— GIVEN PASSAGE —
== Segment start ==

The human larynx is a cartilaginous muscle organ with specific functions. Anatomically, laryngeal cartilages are joined by joints and ligaments, providing anterior-posterior, lateral and inclining movement. The intrinsic membrane makes movements of precision, with tensional and postural adjustment of the vocal folds. Such muscles provide abduction, adduction and tension movements. Phylogenetically, the main function of the larynx is to take air for breathing, followed by lower airway protection during swallowing, elimination of secretions and foreign bodies and support in effort mechanisms, such as defecation and delivery 1. Another laryngeal function that is essential for humans is sound production through phonation, that is, voice production. Human voice results from the interaction of factors such as genetic, anatomical, personal characteristics, such as the personality, as well as social, economic and cultural factors, plus unique emotional aspects that are exclusive to each subject. However, phonation is an adapted function to the larynx. Consequently, the concept of normal voice is undefined and depends on a number of variables, and the term “adapted voice” should be preferably used. 2

The mechanism of vocal production is complex and requires interaction of different body systems, from respiratory tract to central nervous system. The understanding of the vocal fold vibration mechanism requires specific anatomical knowledge. Vocal folds are multi-laminated structures with different mechanical properties in each layer, comprising muscle or mucosa. The vocal muscle corresponds to the body of the vocal fold and the mucosa may be divided into epithelium (stratified squamous) and lamina propria (subdivided into superficial intermediate and deep layers) 3. The vocal fold vibration mechanism is originated from combined undulations from the horizontal, vertical and longitudinal directions, from aerodynamic and myoelastic forces (aerodynamic-myoelastic phonation theory), determining the glottic cycle with its opened and closed phases. In controlling frequency, there is variation in length of vocal folds and in variation of intensity, which is due to increase in subglottic pressure. In controlling vocal quality, there is modification of the whole vocal tract, with the involved resonance aspects. Thanks to the introduction of optical fibers in ENT clinical practice, this function became more easily assessable.

== Segment end ==

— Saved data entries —
== Segment start ==

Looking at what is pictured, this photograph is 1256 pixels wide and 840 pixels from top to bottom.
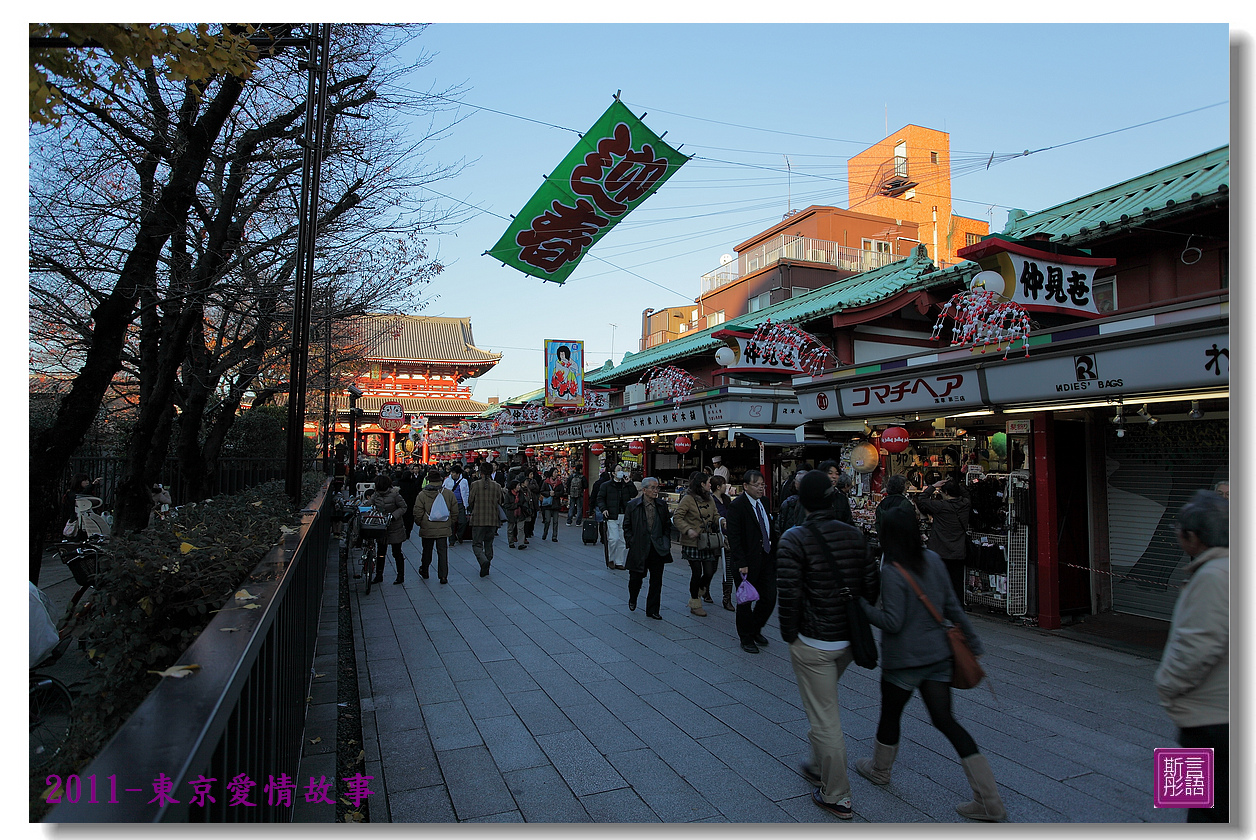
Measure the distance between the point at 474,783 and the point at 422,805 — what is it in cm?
32

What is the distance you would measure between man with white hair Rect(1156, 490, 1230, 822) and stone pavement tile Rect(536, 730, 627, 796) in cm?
272

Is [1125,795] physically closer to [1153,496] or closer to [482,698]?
[482,698]

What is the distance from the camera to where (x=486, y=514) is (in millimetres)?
11055

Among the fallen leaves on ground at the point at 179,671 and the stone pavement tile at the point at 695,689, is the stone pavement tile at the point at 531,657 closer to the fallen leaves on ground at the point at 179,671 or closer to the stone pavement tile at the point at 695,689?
the stone pavement tile at the point at 695,689

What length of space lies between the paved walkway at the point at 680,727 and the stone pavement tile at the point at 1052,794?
0.04 ft

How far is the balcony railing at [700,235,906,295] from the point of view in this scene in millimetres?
23547

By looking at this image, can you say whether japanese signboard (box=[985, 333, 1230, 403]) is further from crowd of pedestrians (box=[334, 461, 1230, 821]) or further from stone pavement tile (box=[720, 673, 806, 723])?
stone pavement tile (box=[720, 673, 806, 723])

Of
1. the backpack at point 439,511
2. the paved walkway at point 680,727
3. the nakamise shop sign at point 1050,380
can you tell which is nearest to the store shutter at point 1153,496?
the paved walkway at point 680,727

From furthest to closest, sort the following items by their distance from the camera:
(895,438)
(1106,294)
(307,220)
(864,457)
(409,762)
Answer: (864,457) < (895,438) < (1106,294) < (307,220) < (409,762)

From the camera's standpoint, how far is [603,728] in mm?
4766

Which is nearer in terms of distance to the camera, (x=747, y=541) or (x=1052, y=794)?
(x=1052, y=794)

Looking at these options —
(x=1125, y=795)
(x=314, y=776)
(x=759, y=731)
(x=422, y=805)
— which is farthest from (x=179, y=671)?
(x=1125, y=795)

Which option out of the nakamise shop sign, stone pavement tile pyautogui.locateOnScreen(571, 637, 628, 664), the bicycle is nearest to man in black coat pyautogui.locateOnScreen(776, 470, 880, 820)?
stone pavement tile pyautogui.locateOnScreen(571, 637, 628, 664)

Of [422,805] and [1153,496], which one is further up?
[1153,496]
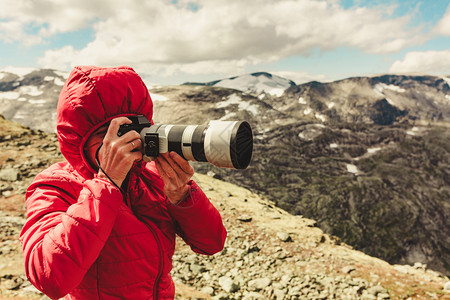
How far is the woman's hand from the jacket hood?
0.48 feet

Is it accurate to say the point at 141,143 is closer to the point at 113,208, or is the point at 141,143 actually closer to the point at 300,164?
the point at 113,208

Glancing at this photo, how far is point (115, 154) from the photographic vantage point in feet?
5.14

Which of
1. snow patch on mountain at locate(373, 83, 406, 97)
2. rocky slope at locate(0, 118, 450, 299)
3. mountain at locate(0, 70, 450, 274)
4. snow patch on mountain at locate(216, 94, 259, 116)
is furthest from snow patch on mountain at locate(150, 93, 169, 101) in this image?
snow patch on mountain at locate(373, 83, 406, 97)

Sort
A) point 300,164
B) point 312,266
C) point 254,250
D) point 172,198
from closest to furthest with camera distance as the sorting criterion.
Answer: point 172,198, point 312,266, point 254,250, point 300,164

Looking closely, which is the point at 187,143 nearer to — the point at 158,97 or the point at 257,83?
the point at 158,97

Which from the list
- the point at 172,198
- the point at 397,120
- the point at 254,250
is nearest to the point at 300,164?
the point at 254,250

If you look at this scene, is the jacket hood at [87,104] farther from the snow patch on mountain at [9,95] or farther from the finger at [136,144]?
the snow patch on mountain at [9,95]

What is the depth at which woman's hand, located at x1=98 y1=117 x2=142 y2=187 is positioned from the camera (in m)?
1.57

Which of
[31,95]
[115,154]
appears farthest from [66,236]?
[31,95]

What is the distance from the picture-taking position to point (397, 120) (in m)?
163

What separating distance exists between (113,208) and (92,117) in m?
0.56

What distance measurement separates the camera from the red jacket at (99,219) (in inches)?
56.7

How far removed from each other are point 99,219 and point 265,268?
5756mm

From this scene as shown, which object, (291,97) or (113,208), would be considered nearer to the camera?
(113,208)
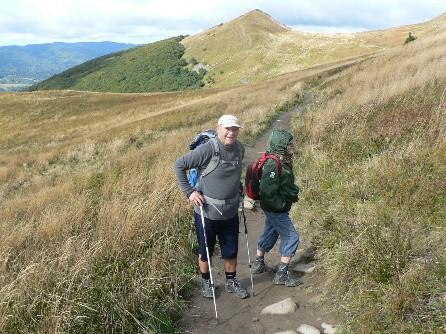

== Segment end ==

— STUDY QUESTIONS —
• 1. Turn the paragraph of the passage on the larynx that begins "The mechanism of vocal production" into a bulleted list that keeps its main facts.
• 2. According to the passage on the larynx, what is the main phylogenetic function of the larynx?
The saved data entries play no part in this work.

— RESPONSES PER TASK —
• 1.
- Vocal production is complex and involves body systems from the respiratory tract to the central nervous system.
- Understanding how the vocal folds vibrate requires specific anatomical knowledge.
- Vocal folds are multi-laminated structures. Their layers are muscle or mucosa, and each layer has different mechanical properties.
- The vocal muscle forms the body of the vocal fold. The mucosa divides into stratified squamous epithelium and lamina propria, which has superficial, intermediate and deep layers.
- Vibration arises from combined horizontal, vertical and longitudinal undulations driven by aerodynamic and myoelastic forces (aerodynamic-myoelastic phonation theory). This produces the glottic cycle, with its open and closed phases.
- Frequency is controlled by changes in vocal fold length. Intensity is controlled by increased subglottic pressure.
- Vocal quality is controlled by modifying the whole vocal tract, including resonance.
- Optical fibers in ENT clinical practice made this function easier to assess.

• 2. Taking in air for breathing.